[Выбранный отрывок]
──────────────────────────────
РОССОВ


Россов был трагиком, и самая трагическая роль, которую играл он всю свою долгую, полную горечи жизнь, была роль самого Россова.

Я встретил этого русского трагика тогда, когда все для него было уже в прошлом. В нашей современности он казался безумцем. Они был безумцем в том возвышенном смысле, в каком безумцами называют чем-либо одержимых людей. Не уязвленное честолюбие терзало его, не познанный когда-то успех отравил его коварством своей измены. Не одиночество непонятого актера сделало его столь чувствительным к неудачам. Россов считал, что он родился под знаком Шекспира. И все, что не соответствовало этому представлению о его назначении, глубоко ранило Россова.

Кто не оглядывался на человека в шляпе куполом, со старомодным фуляровым галстуком, с седым дымком волос из-под полей шляпы, в узеньких, обтягивающих голени брюках, всегда куда-то стремящегося на слабых, согнутых в коленях ногах... Куда он всегда бежал, всегда стремился — Россов? Его никто нигде не ждал. Он всюду был не ко времени. Его печаль казалась следствием неудач актерской жизни. Современный Несчастливцев, или чеховский Светловидов, или просто чудак, давным-давно переставший быть актером и помешавшийся на ролях классического репертуара?

Нет, в том-то и дело, что Россов ни при каких обстоятельствах не мог перестать быть актером. В том-то и была его трагедия, что он засыпал и просыпался с монологом Гамлета на устах или, как безумный Лир, обращался с проклятиями к изменившим ему дочерям — Искусству и Сцене.

Россов жил вне времени. Его время было временем Ричарда Второго или Генриха Пятого, его домом могли быть только подмостки, его речь могла быть пересыпана только репликами Гамлета или Лира. Он был образованным человеком, в этом отношении многие актеры могли бы поучиться у Россова: он переводил с английского и французского пьесы в стихах, сам писал пьесы, его пьесы издавались. Великим напряжением, силой воли преодолел он на сцене природный недостаток: он был заикой, и по описанию тех, кому привелось увидеть Россова на сцене, это был выдающийся трагик той школы русских трагиков, которая вела свое начало от Мочалова и Каратыгина и завершилась Ивановым-Козельским. Недаром посмертной работой Россова были недописанные им воспоминания об Иванове-Козельском.
──────────────────────────────
[Строки данных]
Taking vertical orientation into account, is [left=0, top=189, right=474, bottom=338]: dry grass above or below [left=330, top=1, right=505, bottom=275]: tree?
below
──────────────────────────────
Обнови участок отрывка о Россове от «Кто не оглядывался» до «ролях классического репертуара?», заменив «фуляровым галстуком» на «шелковым шарфом». Строки здесь не понадобятся.

Кто не оглядывался на человека в шляпе куполом, со старомодным шелковым шарфом, с седым дымком волос из-под полей шляпы, в узеньких, обтягивающих голени брюках, всегда куда-то стремящегося на слабых, согнутых в коленях ногах... Куда он всегда бежал, всегда стремился — Россов? Его никто нигде не ждал. Он всюду был не ко времени. Его печаль казалась следствием неудач актерской жизни. Современный Несчастливцев, или чеховский Светловидов, или просто чудак, давным-давно переставший быть актером и помешавшийся на ролях классического репертуара?